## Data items
►
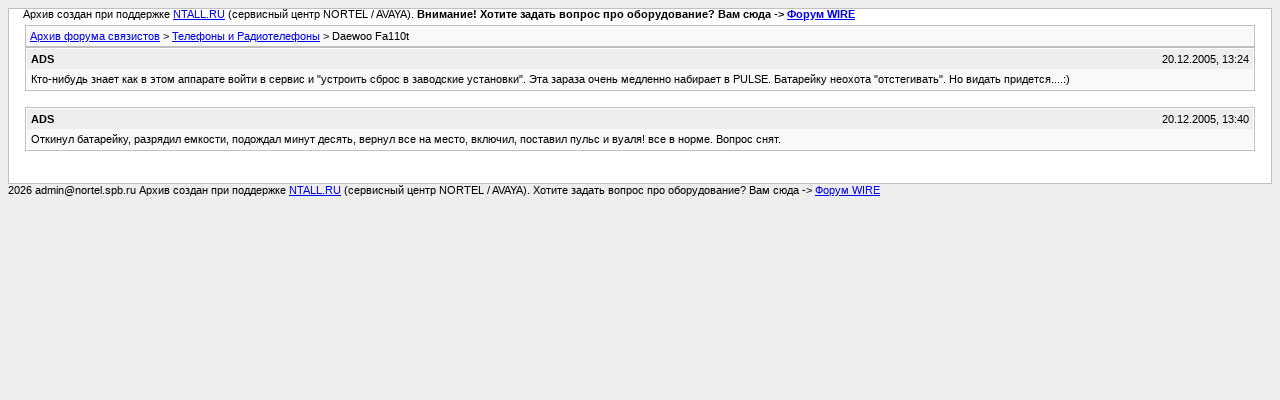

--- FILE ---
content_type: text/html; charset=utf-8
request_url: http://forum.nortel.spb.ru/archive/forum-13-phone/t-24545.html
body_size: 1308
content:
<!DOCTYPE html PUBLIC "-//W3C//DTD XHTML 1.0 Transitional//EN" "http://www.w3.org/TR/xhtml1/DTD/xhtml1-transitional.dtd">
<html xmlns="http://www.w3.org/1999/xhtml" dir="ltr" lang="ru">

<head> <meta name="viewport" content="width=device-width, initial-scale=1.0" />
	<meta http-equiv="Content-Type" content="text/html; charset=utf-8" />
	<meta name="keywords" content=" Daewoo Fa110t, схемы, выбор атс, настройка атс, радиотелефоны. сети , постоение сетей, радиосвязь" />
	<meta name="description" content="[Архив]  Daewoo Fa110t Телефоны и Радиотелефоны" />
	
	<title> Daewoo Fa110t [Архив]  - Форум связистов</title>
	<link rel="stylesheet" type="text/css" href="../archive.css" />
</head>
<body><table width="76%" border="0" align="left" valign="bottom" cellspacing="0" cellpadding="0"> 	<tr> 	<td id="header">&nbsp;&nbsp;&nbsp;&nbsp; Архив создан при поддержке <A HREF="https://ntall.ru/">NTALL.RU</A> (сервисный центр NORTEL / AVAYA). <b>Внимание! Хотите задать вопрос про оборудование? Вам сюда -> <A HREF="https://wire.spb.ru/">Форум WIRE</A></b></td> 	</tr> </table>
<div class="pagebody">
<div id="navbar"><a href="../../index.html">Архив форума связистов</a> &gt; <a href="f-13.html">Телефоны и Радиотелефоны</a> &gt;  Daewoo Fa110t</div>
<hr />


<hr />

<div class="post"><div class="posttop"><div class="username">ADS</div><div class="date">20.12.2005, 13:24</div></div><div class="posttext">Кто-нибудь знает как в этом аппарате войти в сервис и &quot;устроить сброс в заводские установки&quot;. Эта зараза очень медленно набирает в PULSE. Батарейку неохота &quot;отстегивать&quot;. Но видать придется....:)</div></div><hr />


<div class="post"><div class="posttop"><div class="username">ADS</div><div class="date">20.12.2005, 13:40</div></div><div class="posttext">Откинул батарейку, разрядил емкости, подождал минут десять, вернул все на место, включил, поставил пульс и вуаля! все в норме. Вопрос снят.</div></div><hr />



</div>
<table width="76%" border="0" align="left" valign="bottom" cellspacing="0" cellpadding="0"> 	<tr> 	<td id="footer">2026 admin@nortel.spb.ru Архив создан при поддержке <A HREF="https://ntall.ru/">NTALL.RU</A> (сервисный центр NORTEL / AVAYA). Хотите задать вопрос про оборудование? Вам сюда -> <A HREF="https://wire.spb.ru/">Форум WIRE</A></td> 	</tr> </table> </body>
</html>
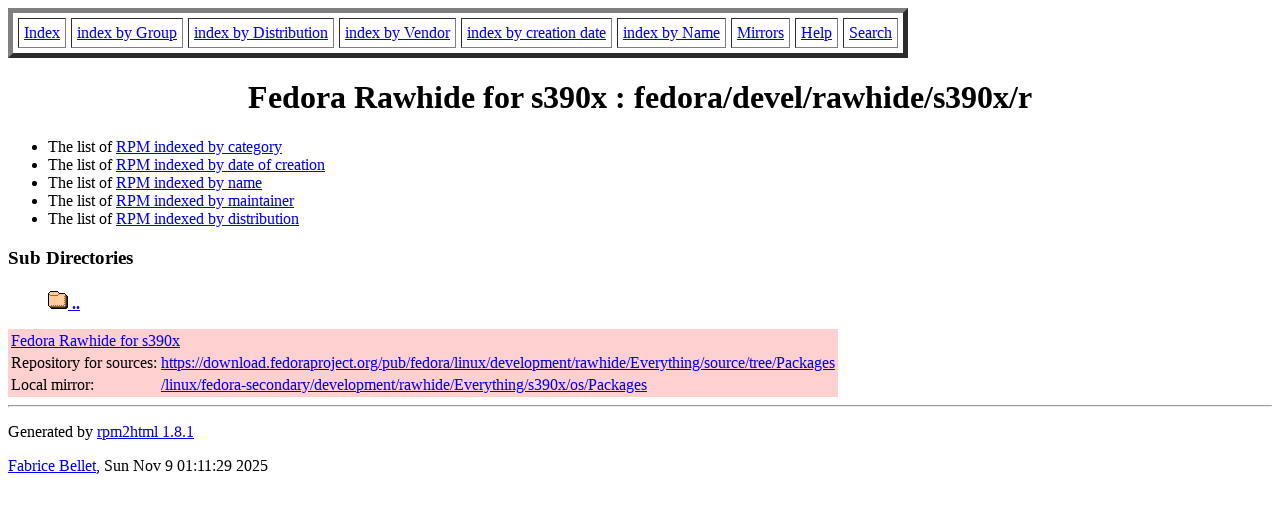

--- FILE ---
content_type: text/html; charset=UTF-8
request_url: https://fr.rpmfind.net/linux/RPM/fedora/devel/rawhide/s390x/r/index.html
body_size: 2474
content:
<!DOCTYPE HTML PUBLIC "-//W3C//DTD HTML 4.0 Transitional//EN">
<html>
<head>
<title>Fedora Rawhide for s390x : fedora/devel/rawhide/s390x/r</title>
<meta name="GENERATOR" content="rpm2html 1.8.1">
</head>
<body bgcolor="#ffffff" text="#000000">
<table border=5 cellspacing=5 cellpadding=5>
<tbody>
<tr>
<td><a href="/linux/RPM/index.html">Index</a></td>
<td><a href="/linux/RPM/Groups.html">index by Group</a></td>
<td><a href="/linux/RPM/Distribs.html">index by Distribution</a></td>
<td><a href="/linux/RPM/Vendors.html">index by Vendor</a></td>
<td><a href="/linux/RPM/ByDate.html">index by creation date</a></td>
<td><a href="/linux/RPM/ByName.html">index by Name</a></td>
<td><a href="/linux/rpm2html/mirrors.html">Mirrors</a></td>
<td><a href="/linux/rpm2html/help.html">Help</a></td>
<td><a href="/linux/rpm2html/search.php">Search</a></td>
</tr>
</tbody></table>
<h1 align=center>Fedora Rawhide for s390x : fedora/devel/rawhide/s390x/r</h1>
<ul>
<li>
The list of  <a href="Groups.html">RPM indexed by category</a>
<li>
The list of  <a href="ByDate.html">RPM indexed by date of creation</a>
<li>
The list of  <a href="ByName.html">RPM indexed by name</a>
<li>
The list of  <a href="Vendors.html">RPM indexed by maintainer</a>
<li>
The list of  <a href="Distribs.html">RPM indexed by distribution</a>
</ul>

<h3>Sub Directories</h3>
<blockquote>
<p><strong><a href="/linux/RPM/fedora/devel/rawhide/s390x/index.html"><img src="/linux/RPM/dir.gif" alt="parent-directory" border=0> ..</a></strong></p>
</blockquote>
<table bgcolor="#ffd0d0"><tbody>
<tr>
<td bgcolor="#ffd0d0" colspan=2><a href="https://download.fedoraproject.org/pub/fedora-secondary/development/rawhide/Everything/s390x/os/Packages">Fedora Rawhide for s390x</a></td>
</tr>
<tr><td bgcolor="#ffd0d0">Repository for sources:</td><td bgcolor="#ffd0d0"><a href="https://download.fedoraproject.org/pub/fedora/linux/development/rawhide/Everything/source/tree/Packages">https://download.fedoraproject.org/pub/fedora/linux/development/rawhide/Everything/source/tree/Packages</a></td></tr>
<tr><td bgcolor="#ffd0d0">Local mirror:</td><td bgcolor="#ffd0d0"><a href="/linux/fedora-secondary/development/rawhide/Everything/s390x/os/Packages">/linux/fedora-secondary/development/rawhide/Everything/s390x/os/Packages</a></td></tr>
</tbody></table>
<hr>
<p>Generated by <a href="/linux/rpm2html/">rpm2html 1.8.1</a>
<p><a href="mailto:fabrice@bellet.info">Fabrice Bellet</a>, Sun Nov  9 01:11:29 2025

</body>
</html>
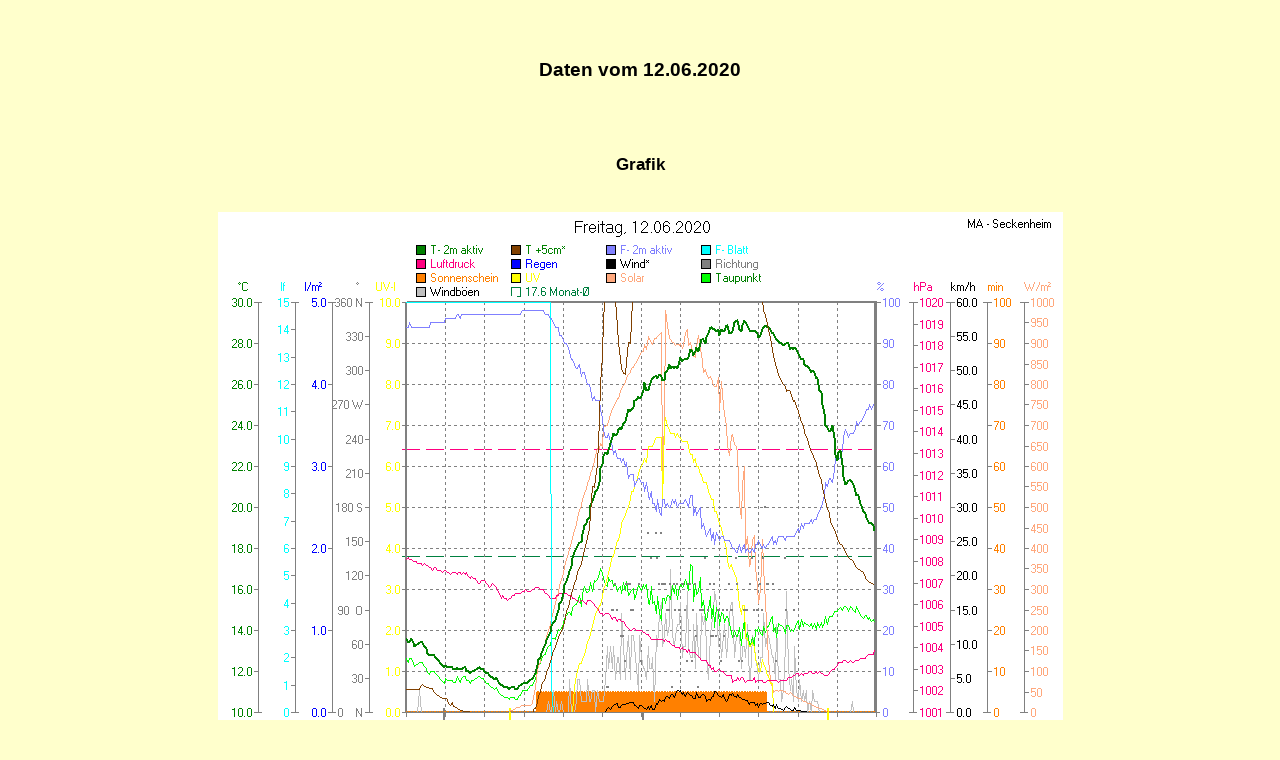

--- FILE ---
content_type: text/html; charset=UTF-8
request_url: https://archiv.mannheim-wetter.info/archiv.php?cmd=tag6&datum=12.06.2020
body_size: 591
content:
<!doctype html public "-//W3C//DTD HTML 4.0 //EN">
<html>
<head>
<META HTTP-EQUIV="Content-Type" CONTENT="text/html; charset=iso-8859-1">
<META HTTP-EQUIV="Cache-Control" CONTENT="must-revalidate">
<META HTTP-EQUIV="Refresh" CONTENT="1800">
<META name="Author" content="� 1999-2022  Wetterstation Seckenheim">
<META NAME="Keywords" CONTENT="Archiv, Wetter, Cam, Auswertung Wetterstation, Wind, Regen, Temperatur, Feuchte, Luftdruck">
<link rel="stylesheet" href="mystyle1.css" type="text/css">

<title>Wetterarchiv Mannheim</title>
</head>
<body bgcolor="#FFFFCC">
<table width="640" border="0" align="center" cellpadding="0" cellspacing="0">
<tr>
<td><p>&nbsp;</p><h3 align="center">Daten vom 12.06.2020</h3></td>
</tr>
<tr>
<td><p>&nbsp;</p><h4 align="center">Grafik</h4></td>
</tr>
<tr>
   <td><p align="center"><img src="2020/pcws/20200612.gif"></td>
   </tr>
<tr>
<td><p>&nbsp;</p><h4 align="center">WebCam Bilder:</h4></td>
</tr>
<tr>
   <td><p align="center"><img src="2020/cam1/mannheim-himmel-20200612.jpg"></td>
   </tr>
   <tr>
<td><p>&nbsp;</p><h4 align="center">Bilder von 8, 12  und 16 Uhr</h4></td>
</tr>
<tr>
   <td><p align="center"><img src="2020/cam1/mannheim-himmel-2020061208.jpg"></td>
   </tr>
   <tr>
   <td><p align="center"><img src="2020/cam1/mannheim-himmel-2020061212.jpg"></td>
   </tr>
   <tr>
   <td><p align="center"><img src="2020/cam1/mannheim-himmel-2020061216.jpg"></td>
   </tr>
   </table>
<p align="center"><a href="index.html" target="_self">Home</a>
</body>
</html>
◄
## Action item
Where in the entries does the word "center" occur? Copy out each line that has it.

## Answer below
<h1 align=center>Fedora Rawhide for s390x : fedora/devel/rawhide/s390x/r</h1>
<table width="640" border="0" align="center" cellpadding="0" cellspacing="0">
<td><p>&nbsp;</p><h3 align="center">Daten vom 12.06.2020</h3></td>
<td><p>&nbsp;</p><h4 align="center">Grafik</h4></td>
   <td><p align="center"><img src="2020/pcws/20200612.gif"></td>
<td><p>&nbsp;</p><h4 align="center">WebCam Bilder:</h4></td>
   <td><p align="center"><img src="2020/cam1/mannheim-himmel-20200612.jpg"></td>
<td><p>&nbsp;</p><h4 align="center">Bilder von 8, 12  und 16 Uhr</h4></td>
   <td><p align="center"><img src="2020/cam1/mannheim-himmel-2020061208.jpg"></td>
   <td><p align="center"><img src="2020/cam1/mannheim-himmel-2020061212.jpg"></td>
   <td><p align="center"><img src="2020/cam1/mannheim-himmel-2020061216.jpg"></td>
<p align="center"><a href="index.html" target="_self">Home</a>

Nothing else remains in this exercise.